Otro caso fue cuando di en renta una bodega al norte de la ciudad, para lo cual elaboré el mejor contrato de arrendamiento posible y que terminó con dos años de uso por parte del inquilino y el pago de sólo 14 meses de alquiler. Para recuperar la posesión de la bodega, se me ocurrió negociar con el inquilino la terminación del contrato, de común acuerdo. Luego de un par de meses se fue sin provocar más problemas. Hoy conozco que esa estrategia es un medio alternativo de solución de controversias, incluido en el artículo 17 de nuestra Constitución: “Siempre que no se afecte la igualdad entre las partes, el debido proceso u otros derechos en los juicios o procedimientos seguidos en forma de juicio, las autoridades deberán privilegiar la solución del conflicto sobre los formalismos procedimentales”. De acuerdo con el Código Civil de la Ciudad de México, haber rentado la bodega sin tener el conocimiento pleno de lo que hacía, podría haberme complicado su recuperación, pues según el artículo 828: “La posesión se pierde […] V. Por despojo, si la posesión del despojado dura más de un año”.

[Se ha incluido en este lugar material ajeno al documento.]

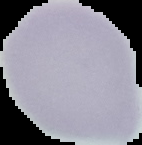

malaria status = uninfected
preparation = thin blood smear
image type = segmented cell region on a black background
image size = 142×145 pixels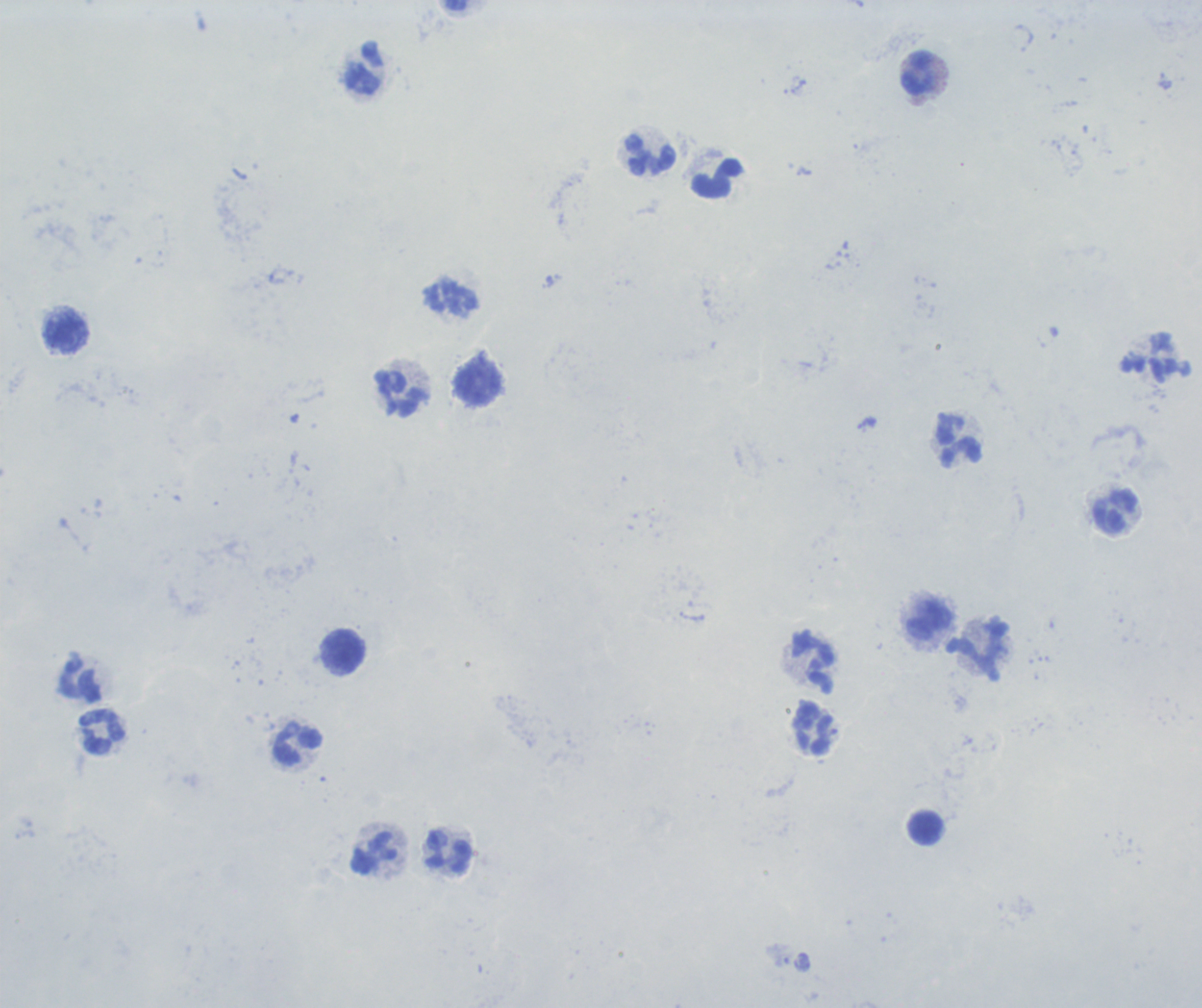
coordinate format = approximate centers as (x, y) in pixels
leukocyte locations = (365, 69), (919, 73), (651, 155), (718, 179), (67, 333), (478, 383), (401, 394), (960, 442), (1115, 511), (929, 619), (344, 652), (979, 652), (814, 662), (81, 681), (815, 729), (102, 732), (298, 745), (925, 828), (448, 853), (374, 854)
result = no malaria parasites seen
image size = 1202×1008 pixels
magnification = 100x
context = previously used in a real diagnosis
preparation = thick blood film
field of view = single
stain = Romanowsky
background quality = poor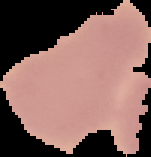
Summary:
  - Image type: cell region segmented out of the field of view; surrounding area masked to black
  - Image size: 151×157 pixels
  - Malaria status: uninfected
  - Preparation: thin blood filmIdentify the parasite.
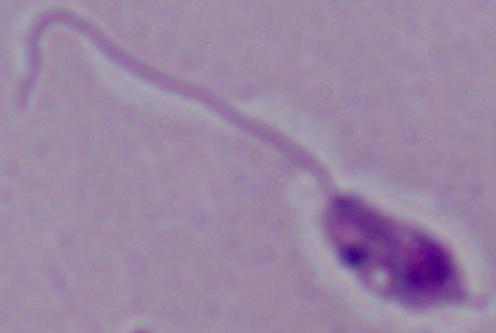

Leishmania.

magnification = 1000x
modality = micrograph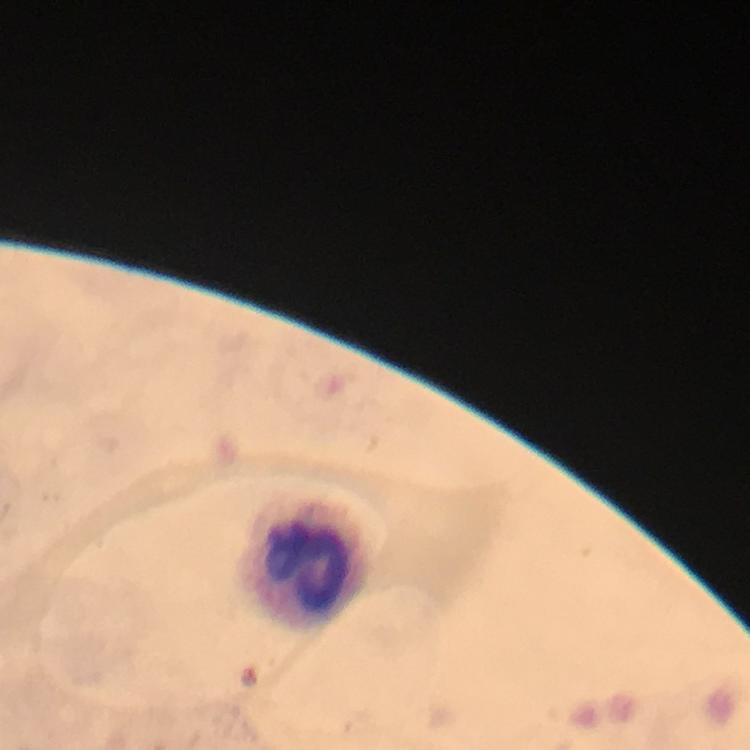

En el caso de mis padres pudo haber sido un caso de fraude, contemplado en el artículo 386 del Código Penal Federal, por tratarse de un terreno frente al mar (y no en la Ciudad de México): “Comete el delito de fraude el que, engañando a uno o aprovechándose del error en que éste se halla, se hace ilícitamente de alguna cosa o alcanza un lucro indebido”.

El caso de mis abuelos es diferente, pues la ley no está para concedernos todo lo que queramos, sino sólo lo que nos corresponde. Si el inquilino no había incumplido con sus obligaciones, el abogado no podía haber acreditado una razón justa para desalojarlo, lo cual es muy distinto a afirmar que el abogado se había puesto del lado del inquilino.

Considero que si el programa de educación oficial del gobierno mexicano incluyera un temario más amplio de derecho (así como pone énfasis en temas como: “¿Quién descubrió América? Cristóbal Colón”, “¿Quién inició la Independencia ? El cura Hidalgo”, o entonar el himno nacional todos los lunes hasta memorizarlo), conoceríamos mejor nuestros derechos y nuestras obligaciones.

Entonces sabríamos a qué tenemos derecho, tendríamos una mejor idea acerca de cómo defendernos en caso de sufrir un abuso y qué hacer en caso de tener un problema legal. Pero, lo más importante, sabríamos cuáles son nuestras obligaciones como ciudadanos, conocer nuestros límites legales y estar conscientes de qué nos podría ocurrir en caso de violar la ley.

Sólo de ese modo estaríamos en el camino correcto para construir una sociedad mexicana más justa.